Starring-Jamie Lee Curtis, Leslie Nielsen
Scott’s Review #1,025
Reviewed May 21, 2020
Released in the summer of 1980, Prom Night feels much more like a late 1970’s styled film than the plethora of carbon copy products that were churned out in the early part of its decade. To be clear, the film is a conventional slasher whodunit and does not reinvent the wheel, but small tidbits of stylized cinematography are nestled within its formulaic confines during what could be considered throwaway scenes. Prom Night might be forgotten if not for the casting of “Scream Queen” Jamie Lee Curtis who leads the charge, carrying the story.
The film is heavily influenced by two very popular motion pictures that preceded it. The most obvious comparison, also in the horror genre, is Carrie (1976), that has a gruesome finale set in the usually cheerful late spring high school gymnasium event, known as prom night. Surprisingly, Prom Night also capitalizes on the enormous success of Saturday Night Fever, a 1977 vehicle that made John Travolta and discotheque’s household names, to say nothing of making teenage girls swoon. Prom Night even copies a cheesy disco dance sequence.
The story begins, like many horror films do, with an incident that took place many years ago, paving the way for the current events. Youngsters, Wendy, Jude, Kelly, and Nick play hide-and-seek in an abandoned convent. When little Robin Hammond tries to join them, the group starts teasing her, repeating “Kill! Kill! Kill!”, over and over again, frightening her and causing her to accidentally fall to her death through a second story window. The children make a pact not to tell anyone what happened and keep the incident a secret. The shadow of an unseen person who witnessed Robin’s death emerges.
Flash-forward to present day when the children are now in high school and eagerly await a night of dancing, drinking and perhaps getting lucky, as they flirt and plan their partners for the night. Robin’s family, led by the stoic Mr. Hammond (Leslie Nielsen) memorializes her on the anniversary of her death as sister Kim (Curtis) and brother Alex (Michael Tough) ready themselves for the prom that night.
Meanwhile, Kelly, Nick, Jude, and Wendy begin to receive menacing phone calls. Could Mr. Hammond, Kim, or Alex be behind the calls, perhaps seeking to avenge Robin’s death, or is this too obvious an approach? As nightfall draws near the teenagers and their friends begin to fall victim to throat slitting’s, a decapitation, and a chase with an ax by crazed killer wearing a ski mask and black clothing. An ode to the Halloween franchise in the final act is delicious, but may or may not have been intentional.

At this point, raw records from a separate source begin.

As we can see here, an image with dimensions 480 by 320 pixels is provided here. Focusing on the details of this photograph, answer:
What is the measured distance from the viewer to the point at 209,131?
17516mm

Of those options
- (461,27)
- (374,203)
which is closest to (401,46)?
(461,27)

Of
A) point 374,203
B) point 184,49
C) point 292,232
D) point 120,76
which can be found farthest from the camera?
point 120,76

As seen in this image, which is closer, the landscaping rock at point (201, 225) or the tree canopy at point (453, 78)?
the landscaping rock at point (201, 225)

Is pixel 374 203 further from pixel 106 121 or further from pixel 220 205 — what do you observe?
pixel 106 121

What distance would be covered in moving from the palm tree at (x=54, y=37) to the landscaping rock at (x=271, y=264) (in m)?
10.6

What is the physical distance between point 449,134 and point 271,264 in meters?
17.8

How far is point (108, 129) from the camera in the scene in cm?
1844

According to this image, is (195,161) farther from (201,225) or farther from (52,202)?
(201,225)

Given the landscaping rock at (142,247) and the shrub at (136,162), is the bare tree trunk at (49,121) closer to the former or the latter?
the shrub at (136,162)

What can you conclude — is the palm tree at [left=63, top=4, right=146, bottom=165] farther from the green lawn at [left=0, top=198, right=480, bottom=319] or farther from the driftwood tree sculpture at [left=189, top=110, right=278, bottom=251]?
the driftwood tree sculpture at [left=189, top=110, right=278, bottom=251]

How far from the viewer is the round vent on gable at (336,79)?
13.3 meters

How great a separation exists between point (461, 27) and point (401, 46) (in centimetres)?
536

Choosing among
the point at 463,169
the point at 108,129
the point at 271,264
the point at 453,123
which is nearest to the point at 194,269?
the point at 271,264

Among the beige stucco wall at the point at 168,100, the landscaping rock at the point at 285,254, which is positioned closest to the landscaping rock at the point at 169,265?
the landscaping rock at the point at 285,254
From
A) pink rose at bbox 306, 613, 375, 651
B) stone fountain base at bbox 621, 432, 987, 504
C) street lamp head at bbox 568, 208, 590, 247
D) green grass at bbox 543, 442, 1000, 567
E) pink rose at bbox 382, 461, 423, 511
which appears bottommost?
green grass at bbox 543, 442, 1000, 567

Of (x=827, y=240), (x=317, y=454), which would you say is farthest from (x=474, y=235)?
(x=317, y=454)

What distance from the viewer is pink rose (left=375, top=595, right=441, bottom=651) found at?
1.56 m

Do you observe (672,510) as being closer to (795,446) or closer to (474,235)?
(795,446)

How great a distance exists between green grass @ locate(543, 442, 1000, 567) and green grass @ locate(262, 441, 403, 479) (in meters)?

The best part of Prom Night is the whodunit factor and most of the fun is trying to figure out who is offing the kids. We know the motivation but not the who. Red herrings are thrown directly to the audience like bones to a hungry dog. The creepy, alcoholic janitor, Sykes, leers at the teens and even witnesses one of the murders (spoiler alert- he is not the killer!) but his claims are dismissed as drunken rants. An escaped sex offender thought to be Robin’s killer, and an enemy of Kim’s are also thrown in to distract the viewer.
There is little character development (surprise, surprise) as standard stock character’s are on display. There is the jokester, the bitchy rich girl, the virginal girl, and the obnoxious boy, so diversity is not the ingredient of this film. A formula is clearly followed and we know the final reveal will be the be all, end all of a film like this. Despite being formulaic Prom Night is still enjoyable, never feeling mediocre. There is enough going on to please horror fans seeking thrills.
Not a bad effort, Prom Night (1980) captures the viewers attention immediately and never is dull. The one-hour and twenty-nine minutes of running time is a smart move as quick and easy can be described of the film. The surprise reveal genuinely does surprise when the masked killer is revealed. This is not Halloween (1978), Friday the 13th (1980) or Black Christmas (1974), the cream of the crop in slasher films, but is worth the watch.